● Extract:
..........

There’s a book that came out in early 1999 called Net Worth, which you might want to read. I almost want to revisit it myself now. It’s a Harvard Business School book that Marc Singer and John Hagel came out with. It talked about infomediaries and it imagined this future where there’d be these trusted brands and companies. They were thinking along the lines of American Express or some other concurrent banking entity at the time, but these infomediaries would have outside vendors come to them and they would entrust all their information, as much as they wanted to, they could control that, both online and offline.  You were talking in your latest blog post about understanding in the consideration phase where somebody is and presenting, potentially, websites that they hadn’t seen yet or ones that they might like at that point in the car purchase behavior. But the way that they were imagining it was that there would be a credit card that might show that someone had been taking trips from the San Francisco Bay area to the Tahoe region at a certain time of year and had maybe met with real estate agents up there and things like that. But these infomediaries, on top of not just web history but even offline stuff, would be a broker for all that information and there would be this nice marketplace where someone could come and say, “I want to pay $250 to talk to this person right now with this specific message”. So it seems that Google is doing a lot of that, especially with the DoubleClick acquisition. But I’m just wondering about the other side of it, keeping the end user aware of and empowered over that information and where it’s at. So Net Worth is a neat book to check out because the way they were describing it, the end user, even to the broker, would seep out exactly what they wanted to seep out at any given time. It wouldn’t be this passive recording device thing that’s silently taping. My experience so far of using the Google Toolbar that’s allowing the collection of history, is that it’s ambiguous to me about how much of my behavior is getting taken up by that system and used.

So, as Michael says, Google seems to be positioning themselves to be this infomediary. Think about the nexus that’s forming between personalization and Google’s acquisition of every available marketing channel. Google is creating the perfect customer acquisition marketplace. And what’s their typical pricing model? Yes, auction based pricing.

So let’s walk down this path a little. Let’s assume that Google is successful in pushing a high degree of personalization on a significant portion of the population. If you capture all the search history and web history, you have a great data set to predict, with a high degree of accuracy, a consumer’s needs at any given time. The math behind this is not that intimidating for the brain trust that Google has assembled.

Then, let’s factor in Semantic Web functionality. Now, through a series of useful apps, Google takes that personalization data and further adds user value by letting them interact with information. It’s Google’s recent announcement of Universal Search, taken to a new and much more functional level. They’ve already warned us that Universal Search is just the beginning. Google powers the web as our personal assistant, so that for any given life or consumer event, Google is determining our intent, either implicitly or explicitly, and providing us with commercial recommendations. In this case, it’s not really advertising, it’s a helpful recommendation.

Finally, through the Google web of properties, both online and offline, you have the opportunity to present these “commercial recommendations” through a number of reinforced touchpoints. The odds of connecting with an engagement consumer and eliciting the desired conversion are almost 100%.

..........

● Dataset section:

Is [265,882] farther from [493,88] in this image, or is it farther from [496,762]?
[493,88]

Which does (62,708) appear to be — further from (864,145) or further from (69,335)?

..........

● Task set:
[A] Duplicate part of the infomediary passage word for word, starting at "So, as Michael" and ending at "Google has assembled.".
[B] According to the infomediary passage, what is Google's typical pricing model?
[C] Write the next part of the passage on Google as an infomediary, picking up after its final sentence.
The data above is separate from the passage on Google as an infomediary.

● Results of the tasks:
[A]
So, as Michael says, Google seems to be positioning themselves to be this infomediary. Think about the nexus that’s forming between personalization and Google’s acquisition of every available marketing channel. Google is creating the perfect customer acquisition marketplace. And what’s their typical pricing model? Yes, auction based pricing.

So let’s walk down this path a little. Let’s assume that Google is successful in pushing a high degree of personalization on a significant portion of the population. If you capture all the search history and web history, you have a great data set to predict, with a high degree of accuracy, a consumer’s needs at any given time. The math behind this is not that intimidating for the brain trust that Google has assembled.

[B] Auction-based pricing.

[C]
It’s a perfect marketplace, the ideal match between a prospect and a solution.

So now you have the perfect marketplace, complete with a Google console that lets you target the consumer you want in the way you want. Let’s add one more piece of the puzzle, the pricing model. Auction based pricing has worked pretty well for Google in the past. Why should this be any different. There will of course be a quality scoring component to this. Google is way too obsessive about user experience to just open the bidding to anyone. But let’s say that the Google quality scoring mechanism goes deeper than it does right now, determining exactly the best vendor fits with the determined need and intent of the consumer. Let’s say that Google narrows the list down to the top 10, and then from their database of potential advertisers, who have all indicated what they’re willing to pay for an almost guaranteed customer with an already predetermined ROI (remember, we know with a high degree of accuracy what it is that the prospect is likely to buy), they present the advertiser (or perhaps a few options, as we all like to see options) with the combination of the highest bid price and the highest degree of consumer intent relevancy. Once the bid is accepted, a packaged and personalized message goes out to the prospect through the appropriate channels.

Think for a moment what this does to the entire world of advertising. Hmm…some pretty hefty food for thought.

It’s Not about Control – It’s About Connections!

Pete Blackshaw from Nielsen Buzz Metrics wrote an interesting column this week talking about the fact that CMO’s still have control.  He railed against the absolution of responsibility on the part of marketers, using the new buzzwords of consumer empowerment to justify the fact that they can throw more spam at the average user now because, after all, the user is in control.

“First, the overheated rhetoric acts as a deceptive rationalization. Remember the theory of cognitive dissonance, that testy tension emanating from two conflicting thoughts at the same time. I worry all this talk about consumers being in control relieves dissonance. It allows us to absolve ourselves of treating consumers with respect. Hey, if they have control and, hence, the power, what possible harm could our junk mail, spam intrusiveness, and recklessness do?”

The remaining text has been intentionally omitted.